We can indeed have continual economic growth while still having a finite physical world: precisely because value is subjective, not a function of the physcial world, and we can continue to increase that.

DocRichard said...

Hello Tim

Interesting. I could have completed the matter of throughput by adding "The sustainable (=steady state) economy will be cyclical, not linear, with a manufacture/use/repair/reuse/recycle pattern. Sadly, there will still be an unsustainable element to this, because of inefficiencies and losses from the system.

By "adding value", I immediately read green taxation that adds value to mined materials so that recycling becomes more profitable. However, I would be surprised if that is what you have in mind. If it is, this would be a great cause for celebration as an agreement between the Green Party and UKIP.

Or did you mean that as copper becomes increasingly scarce, the market itself will drive up the price?

Your last paragraph suggests some form of value inflation to me, but if your happiness is absolutely wedded to economic growth, I can live with ever increasing GDP so long as it is virtual growth, in subjective qualities, and puts an end to our raiding and intoxication of our life support system.

gwenhwyfaer said...

"We can indeed have continual economic growth while still having a finite physical world: precisely because value is subjective, not a function of the physcial world, and we can continue to increase that."

Value isn't just "subjective", though, is it?
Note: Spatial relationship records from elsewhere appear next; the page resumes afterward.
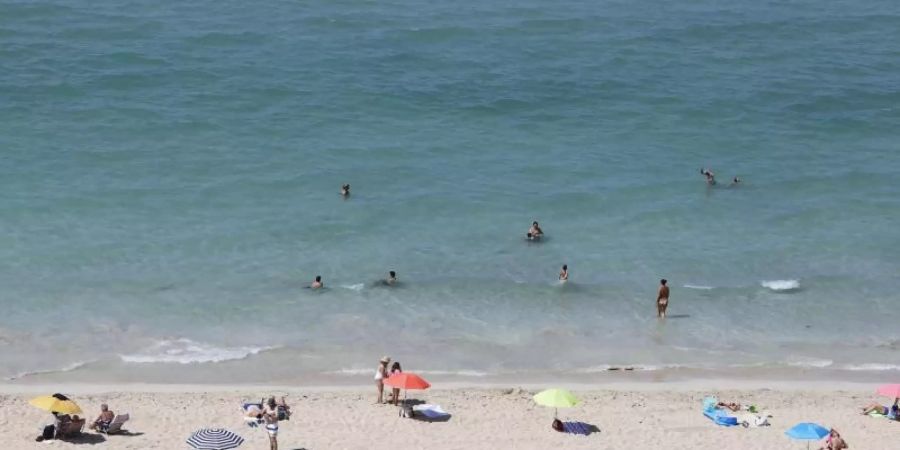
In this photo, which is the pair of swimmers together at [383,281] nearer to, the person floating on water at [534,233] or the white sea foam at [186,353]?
the white sea foam at [186,353]

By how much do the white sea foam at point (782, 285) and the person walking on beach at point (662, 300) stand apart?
3718 millimetres

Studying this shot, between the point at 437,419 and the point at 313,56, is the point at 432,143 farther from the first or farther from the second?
the point at 437,419

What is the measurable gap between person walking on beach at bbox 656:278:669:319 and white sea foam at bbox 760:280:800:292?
372cm

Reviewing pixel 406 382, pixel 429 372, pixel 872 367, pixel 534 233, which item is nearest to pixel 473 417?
pixel 406 382

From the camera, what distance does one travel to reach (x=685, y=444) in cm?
2527

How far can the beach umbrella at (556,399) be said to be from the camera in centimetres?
2559

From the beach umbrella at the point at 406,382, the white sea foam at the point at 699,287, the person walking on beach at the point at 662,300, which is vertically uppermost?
the white sea foam at the point at 699,287

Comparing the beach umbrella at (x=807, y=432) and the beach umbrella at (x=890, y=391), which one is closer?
the beach umbrella at (x=807, y=432)

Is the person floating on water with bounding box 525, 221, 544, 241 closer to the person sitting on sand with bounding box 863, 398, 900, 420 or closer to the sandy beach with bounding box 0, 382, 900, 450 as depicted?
the sandy beach with bounding box 0, 382, 900, 450

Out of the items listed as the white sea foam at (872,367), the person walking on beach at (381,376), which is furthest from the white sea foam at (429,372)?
the white sea foam at (872,367)

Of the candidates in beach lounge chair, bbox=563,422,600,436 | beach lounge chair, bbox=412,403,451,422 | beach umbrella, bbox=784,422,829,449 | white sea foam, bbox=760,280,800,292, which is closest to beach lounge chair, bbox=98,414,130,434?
beach lounge chair, bbox=412,403,451,422

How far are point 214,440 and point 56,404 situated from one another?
3.26 meters

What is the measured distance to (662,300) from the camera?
32969mm

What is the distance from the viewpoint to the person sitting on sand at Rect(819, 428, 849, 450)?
24344mm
Implicit in subjectivity is that it's relative. It's all a great big circle jerk. You essentially admit that the only way we can have perpetual economic growth is to disconnect it from any absolute measure of value... at which point, since we're no longer talking about objective reality, we can make our value graphs look like little chewy spirals if we define value in an amenable way.
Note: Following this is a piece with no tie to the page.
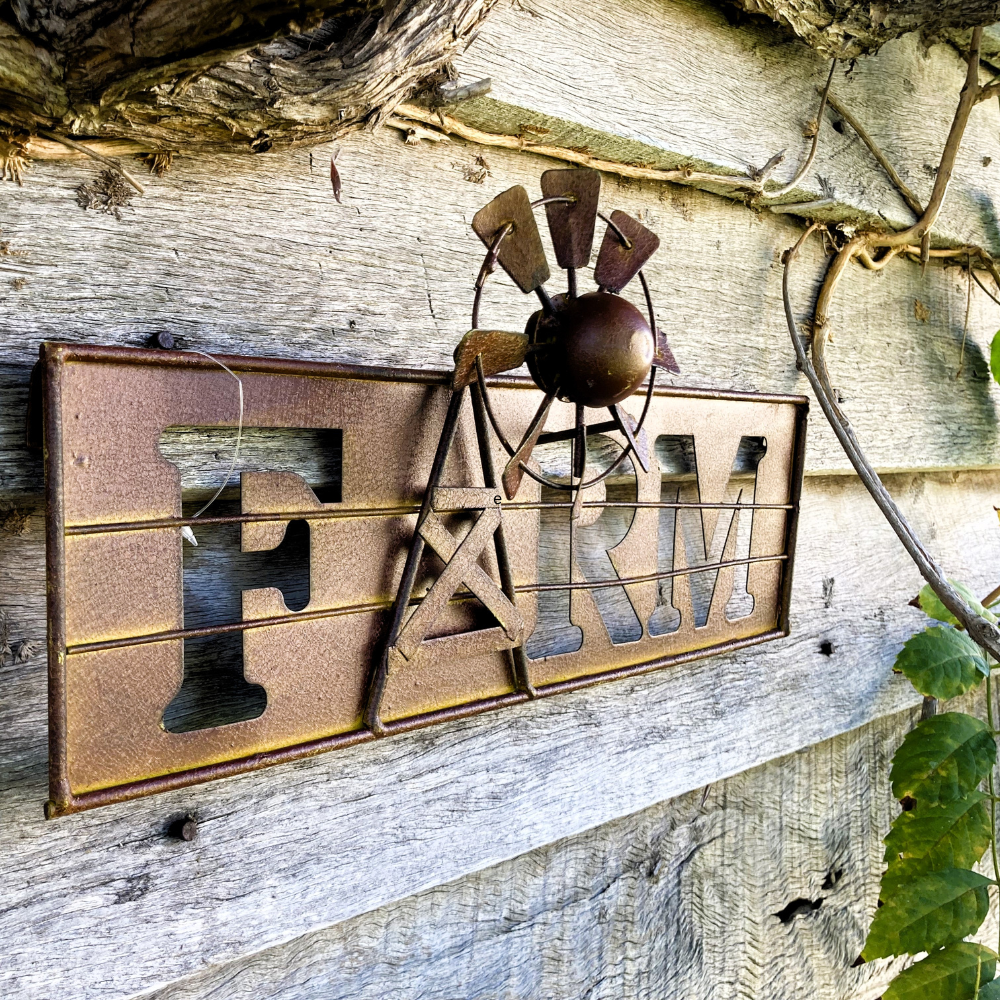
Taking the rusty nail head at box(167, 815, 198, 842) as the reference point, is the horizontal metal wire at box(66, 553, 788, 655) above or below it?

And yet in itself, that's fine. The problem with market fundies is that they then superimpose this relative (illusory) value back onto the world as though it has any absolute meaning, and then claim "look! we can have real growth forever! our resources are eternal!" Er - no, they're not. Indeed, the very fact that finite resources have to be shared amongst a few million more people every day will mean that their relative value will necessarily increase; that doesn't mean there are more of them, of course!

Sarah Murison said...

I would add to your list of emerging ways of looking at economics, the Human Development Report, which seeks to measure and track improvements (or otherwise) in human well-being, in a number of areas, in addition to traditional economic measures which, while important in some respects, give only limited indication of actual quality of life.

DocRichard said...

Thanks Sarah. The UN Report is here: http://hdr.undp.org/en/reports/global/hdr2010/ and it's very important. If you cannot measure something, you cannot manage it.

Thanks Gwenhwyfaer too. Though I am not familiar of the concept of a "circle jerk" it seems that Tim is so wedded to the idea of everlasting economic growth that he could accept a steady state economy so long as it can be *said* to be growing. Which is fine.

Instancia said...

Well said Gwenhwyfaer. Mr Worstall has exposed himself as a high grade relativist.

I'm really looking forward to Tim and friends putting their money where their mouths are on his "value is subjective, not a function of the physcial world" assertion.

After all, there's plenty of water in the world, so doubtless they'll be happy drinking out of the sea.

And as for food, well, I'm sure that any old combinations of hydrogen and carbon that are knocking around will do just as well as that steak.